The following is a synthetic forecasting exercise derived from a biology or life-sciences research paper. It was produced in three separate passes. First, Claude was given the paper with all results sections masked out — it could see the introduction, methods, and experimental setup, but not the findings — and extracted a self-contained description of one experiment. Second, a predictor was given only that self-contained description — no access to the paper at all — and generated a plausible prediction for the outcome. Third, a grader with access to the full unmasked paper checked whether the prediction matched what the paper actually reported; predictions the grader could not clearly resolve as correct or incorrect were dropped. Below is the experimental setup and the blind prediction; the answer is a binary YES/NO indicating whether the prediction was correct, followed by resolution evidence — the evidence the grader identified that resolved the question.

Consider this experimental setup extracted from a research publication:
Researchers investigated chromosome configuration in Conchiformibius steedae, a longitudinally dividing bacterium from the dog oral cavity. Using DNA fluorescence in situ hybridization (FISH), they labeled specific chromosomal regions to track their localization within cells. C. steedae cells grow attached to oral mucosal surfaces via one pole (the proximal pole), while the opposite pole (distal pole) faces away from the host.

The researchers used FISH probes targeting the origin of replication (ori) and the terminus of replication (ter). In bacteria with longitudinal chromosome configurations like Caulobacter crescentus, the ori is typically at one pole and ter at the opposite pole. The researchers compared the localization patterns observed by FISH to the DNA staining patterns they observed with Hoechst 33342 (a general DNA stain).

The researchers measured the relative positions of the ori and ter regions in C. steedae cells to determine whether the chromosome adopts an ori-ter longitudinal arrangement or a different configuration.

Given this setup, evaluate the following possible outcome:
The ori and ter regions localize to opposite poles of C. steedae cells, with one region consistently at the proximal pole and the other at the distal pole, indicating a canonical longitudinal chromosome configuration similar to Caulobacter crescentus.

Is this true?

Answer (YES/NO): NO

━━━━━━

» **What the task requires**
Your reply needs to reproduce all of the listing exactly.

» **Result of the exercise**
The following is a synthetic forecasting exercise derived from a biology or life-sciences research paper. It was produced in three separate passes. First, Claude was given the paper with all results sections masked out — it could see the introduction, methods, and experimental setup, but not the findings — and extracted a self-contained description of one experiment. Second, a predictor was given only that self-contained description — no access to the paper at all — and generated a plausible prediction for the outcome. Third, a grader with access to the full unmasked paper checked whether the prediction matched what the paper actually reported; predictions the grader could not clearly resolve as correct or incorrect were dropped. Below is the experimental setup and the blind prediction; the answer is a binary YES/NO indicating whether the prediction was correct, followed by resolution evidence — the evidence the grader identified that resolved the question.

Consider this experimental setup extracted from a research publication:
Researchers investigated chromosome configuration in Conchiformibius steedae, a longitudinally dividing bacterium from the dog oral cavity. Using DNA fluorescence in situ hybridization (FISH), they labeled specific chromosomal regions to track their localization within cells. C. steedae cells grow attached to oral mucosal surfaces via one pole (the proximal pole), while the opposite pole (distal pole) faces away from the host.

The researchers used FISH probes targeting the origin of replication (ori) and the terminus of replication (ter). In bacteria with longitudinal chromosome configurations like Caulobacter crescentus, the ori is typically at one pole and ter at the opposite pole. The researchers compared the localization patterns observed by FISH to the DNA staining patterns they observed with Hoechst 33342 (a general DNA stain).

The researchers measured the relative positions of the ori and ter regions in C. steedae cells to determine whether the chromosome adopts an ori-ter longitudinal arrangement or a different configuration.

Given this setup, evaluate the following possible outcome:
The ori and ter regions localize to opposite poles of C. steedae cells, with one region consistently at the proximal pole and the other at the distal pole, indicating a canonical longitudinal chromosome configuration similar to Caulobacter crescentus.

Is this true?

Answer (YES/NO): NO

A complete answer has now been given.